Ordered that the order is affirmed insofar as appealed from, with one bill of costs.
Contrary to the appellant’s contention, the plaintiff properly commenced a direct action against it by the service of an amended complaint naming it as a defendant, after the service of the third-party complaint upon it and before it served a third-party answer (see CPLR 1009; Micari v Van Kesteren, 121 AD2d 524 [1986]; Johnson v Equitable Life Assur.
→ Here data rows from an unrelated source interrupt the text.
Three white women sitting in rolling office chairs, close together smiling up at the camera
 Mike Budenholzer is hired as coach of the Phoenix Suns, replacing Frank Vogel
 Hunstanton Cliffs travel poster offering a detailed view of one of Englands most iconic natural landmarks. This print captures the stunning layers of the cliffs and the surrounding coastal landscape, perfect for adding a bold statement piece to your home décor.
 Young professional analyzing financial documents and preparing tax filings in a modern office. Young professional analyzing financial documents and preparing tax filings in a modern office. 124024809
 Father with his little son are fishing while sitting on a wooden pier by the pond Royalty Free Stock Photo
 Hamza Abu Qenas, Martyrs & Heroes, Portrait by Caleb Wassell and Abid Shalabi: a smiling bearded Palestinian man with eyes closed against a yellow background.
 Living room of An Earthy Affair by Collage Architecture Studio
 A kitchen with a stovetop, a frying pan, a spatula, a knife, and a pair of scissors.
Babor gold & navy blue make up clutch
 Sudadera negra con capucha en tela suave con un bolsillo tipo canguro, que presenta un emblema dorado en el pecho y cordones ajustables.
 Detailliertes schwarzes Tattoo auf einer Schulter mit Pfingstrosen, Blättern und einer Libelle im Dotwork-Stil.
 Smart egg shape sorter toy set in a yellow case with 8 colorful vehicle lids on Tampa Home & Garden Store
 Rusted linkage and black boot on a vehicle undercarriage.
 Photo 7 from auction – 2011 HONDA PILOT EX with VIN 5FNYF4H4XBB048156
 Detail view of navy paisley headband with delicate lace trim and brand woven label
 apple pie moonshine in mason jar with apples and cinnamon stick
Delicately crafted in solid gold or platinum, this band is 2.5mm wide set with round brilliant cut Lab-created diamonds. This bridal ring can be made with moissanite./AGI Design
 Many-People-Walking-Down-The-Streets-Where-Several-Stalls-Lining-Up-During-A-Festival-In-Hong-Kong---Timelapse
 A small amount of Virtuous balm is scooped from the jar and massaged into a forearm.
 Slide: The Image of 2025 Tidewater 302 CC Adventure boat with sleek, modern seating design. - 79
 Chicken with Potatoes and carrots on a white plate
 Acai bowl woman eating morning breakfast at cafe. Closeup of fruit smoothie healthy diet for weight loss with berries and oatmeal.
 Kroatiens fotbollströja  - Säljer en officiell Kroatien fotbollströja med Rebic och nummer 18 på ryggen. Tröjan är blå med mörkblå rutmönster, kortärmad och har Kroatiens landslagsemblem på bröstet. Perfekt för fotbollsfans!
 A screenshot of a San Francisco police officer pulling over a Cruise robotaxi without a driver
Socy. of U.S., 22 AD2d 141 [1964], affd 18 NY2d 933 [1966]; see also Patrician Plastic Corp. v Bernadel Realty Corp., 25 NY2d 599, 607 [1970]).
Moreover, since the issue of the appellant’s liability to the plaintiff under the Labor Law was not fully litigated before the filing of the plaintiffs motion, the doctrine of law of the case doctrine did not apply (see People v Evans, 94 NY2d 499, 502 [2000]; Engel v Eichler, 300 AD2d 622, 623 [2002]; see also Gilligan v Reers, 255 AD2d 486, 487 [1998]). The Supreme Court properly granted the plaintiff summary judgment on the issue of liability under Labor Law § 240 (1) against the appellant, which was a contractor within the meaning of the statute (see Gordon v Eastern Ry. Supply, 82 NY2d 555 [1993]; Ross v Curtis-Palmer Hydro-Elec. Co., 81 NY2d 494 [1993]; Williams v Dover Home Improvement, 276 AD2d 626 [2000]; cf. Russin v Picciano & Son, 54 NY2d 311 [1981]). Florio, J.P., Adams, Cozier and Mastro, JJ., concur.